Objetivo do exercício: Extraia do texto sobre a fase de orgulho de identidade o trecho que vai de "5) ORGULHO DE" a "AO ‘COMING OUT’.", sem qualquer alteração.

Texto de origem:
┌──

5) ORGULHO DE IDENTIDADE: "As pessoas precisam de saber quem eu realmente sou” seria o mote desta fase, em que DIVIDIMOS O MUNDO ENTE “HETEROSSEXUAIS E HOMOSSEXUAIS”, estando imersos/as na cultura LGBT+, e minimizando o contato com heterossexuais. Podemos lidar com reações negativas de terceiros, usualmente heterossexuais, ao experienciarmos situações negativas ao revelarmos a nossa sexualidade, DIVIDINDO O MUNDO EM "GAY" (BOM) E "HETEROSSEXUAL" (MAU), o que leva à IDENTIFICAÇÃO DA CULTURA LGBTQIA+ COMO A ÚNICA FONTE DE APOIO. É importante que a pessoa receba apoio para explorar problemas relativos à RAIVA E FRUSTRAÇÃO sentida, procure suporte para explorar questões de HETEROSSEXISMO e desenvolva estratégias de coping para LIDAR COM AS REAÇÕES NEGATIVAS AO ‘COMING OUT’.

└──

Informação fornecida:
┌──

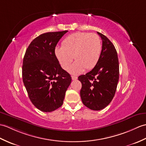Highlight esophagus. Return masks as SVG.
I'll return each instance as SVG.
<instances>
[{"mask_svg": "<svg viewBox=\"0 0 146 146\" xmlns=\"http://www.w3.org/2000/svg\"><path fill=\"white\" fill-rule=\"evenodd\" d=\"M72 79L73 80H76L78 79V77L76 76H72Z\"/></svg>", "mask_w": 146, "mask_h": 146, "instance_id": "obj_1", "label": "esophagus"}]
</instances>
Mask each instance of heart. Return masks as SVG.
<instances>
[{
    "label": "heart",
    "instance_id": "heart-1",
    "mask_svg": "<svg viewBox=\"0 0 146 146\" xmlns=\"http://www.w3.org/2000/svg\"><path fill=\"white\" fill-rule=\"evenodd\" d=\"M101 53L100 37L94 33L76 32L64 39L62 47H56L55 54L61 66L69 68L73 57L76 60L69 69L73 74L83 73L85 68L92 70L96 65Z\"/></svg>",
    "mask_w": 146,
    "mask_h": 146
}]
</instances>
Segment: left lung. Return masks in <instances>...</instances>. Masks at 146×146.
Listing matches in <instances>:
<instances>
[{
    "instance_id": "8db88e82",
    "label": "left lung",
    "mask_w": 146,
    "mask_h": 146,
    "mask_svg": "<svg viewBox=\"0 0 146 146\" xmlns=\"http://www.w3.org/2000/svg\"><path fill=\"white\" fill-rule=\"evenodd\" d=\"M100 58L94 68L78 77L82 84L80 96L84 106L99 111L104 109L113 99L116 93L119 70L117 53L114 45L102 33Z\"/></svg>"
}]
</instances>
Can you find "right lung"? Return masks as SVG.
I'll use <instances>...</instances> for the list:
<instances>
[{"instance_id": "add662e5", "label": "right lung", "mask_w": 146, "mask_h": 146, "mask_svg": "<svg viewBox=\"0 0 146 146\" xmlns=\"http://www.w3.org/2000/svg\"><path fill=\"white\" fill-rule=\"evenodd\" d=\"M67 32H47L36 37L23 57V84L32 104L43 112L62 106L72 82L70 74L61 67L55 54L58 42Z\"/></svg>"}]
</instances>
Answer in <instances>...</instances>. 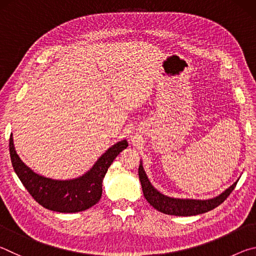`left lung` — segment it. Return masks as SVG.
<instances>
[{
  "instance_id": "left-lung-1",
  "label": "left lung",
  "mask_w": 256,
  "mask_h": 256,
  "mask_svg": "<svg viewBox=\"0 0 256 256\" xmlns=\"http://www.w3.org/2000/svg\"><path fill=\"white\" fill-rule=\"evenodd\" d=\"M138 178L141 182L142 190L146 200L156 210H158L162 214H172V216H196L201 214L204 212L214 209L226 200L229 194L232 192V190L236 188V183H234L230 188H227L222 194L219 196L210 198V200H183V198H174L164 196L156 190L146 177L144 170V167L140 164L138 166Z\"/></svg>"
}]
</instances>
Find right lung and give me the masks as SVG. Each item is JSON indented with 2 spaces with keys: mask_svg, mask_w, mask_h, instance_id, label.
<instances>
[{
  "mask_svg": "<svg viewBox=\"0 0 256 256\" xmlns=\"http://www.w3.org/2000/svg\"><path fill=\"white\" fill-rule=\"evenodd\" d=\"M128 146L126 140H123L110 146L92 170L79 178L55 180L36 174L21 162L14 149L12 134L8 144L12 166L30 196L46 209L62 214L84 211L100 200L104 176L114 159Z\"/></svg>",
  "mask_w": 256,
  "mask_h": 256,
  "instance_id": "add662e5",
  "label": "right lung"
}]
</instances>
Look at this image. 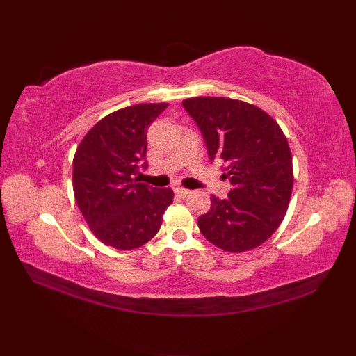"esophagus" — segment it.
Here are the masks:
<instances>
[{"label": "esophagus", "mask_w": 356, "mask_h": 356, "mask_svg": "<svg viewBox=\"0 0 356 356\" xmlns=\"http://www.w3.org/2000/svg\"><path fill=\"white\" fill-rule=\"evenodd\" d=\"M174 193H176V195H179V197H186V195L190 194L191 191H190V190H186V188L177 186V188H174Z\"/></svg>", "instance_id": "obj_1"}]
</instances>
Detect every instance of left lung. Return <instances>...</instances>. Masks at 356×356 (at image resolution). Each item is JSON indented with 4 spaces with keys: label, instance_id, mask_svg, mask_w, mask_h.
Segmentation results:
<instances>
[{
    "label": "left lung",
    "instance_id": "8db88e82",
    "mask_svg": "<svg viewBox=\"0 0 356 356\" xmlns=\"http://www.w3.org/2000/svg\"><path fill=\"white\" fill-rule=\"evenodd\" d=\"M185 110L199 125L211 161H222L232 190L199 217L205 238L226 252L264 243L283 222L291 202L293 168L289 143L266 111L229 97H190Z\"/></svg>",
    "mask_w": 356,
    "mask_h": 356
}]
</instances>
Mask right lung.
Listing matches in <instances>:
<instances>
[{
  "mask_svg": "<svg viewBox=\"0 0 356 356\" xmlns=\"http://www.w3.org/2000/svg\"><path fill=\"white\" fill-rule=\"evenodd\" d=\"M166 107L165 102L138 104L113 111L90 128L76 148L74 199L104 245L130 251L161 229L174 193L140 184L136 174L147 156L148 125Z\"/></svg>",
  "mask_w": 356,
  "mask_h": 356,
  "instance_id": "1",
  "label": "right lung"
}]
</instances>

└──

Resultado do exercício:
5) ORGULHO DE IDENTIDADE: "As pessoas precisam de saber quem eu realmente sou” seria o mote desta fase, em que DIVIDIMOS O MUNDO ENTE “HETEROSSEXUAIS E HOMOSSEXUAIS”, estando imersos/as na cultura LGBT+, e minimizando o contato com heterossexuais. Podemos lidar com reações negativas de terceiros, usualmente heterossexuais, ao experienciarmos situações negativas ao revelarmos a nossa sexualidade, DIVIDINDO O MUNDO EM "GAY" (BOM) E "HETEROSSEXUAL" (MAU), o que leva à IDENTIFICAÇÃO DA CULTURA LGBTQIA+ COMO A ÚNICA FONTE DE APOIO. É importante que a pessoa receba apoio para explorar problemas relativos à RAIVA E FRUSTRAÇÃO sentida, procure suporte para explorar questões de HETEROSSEXISMO e desenvolva estratégias de coping para LIDAR COM AS REAÇÕES NEGATIVAS AO ‘COMING OUT’.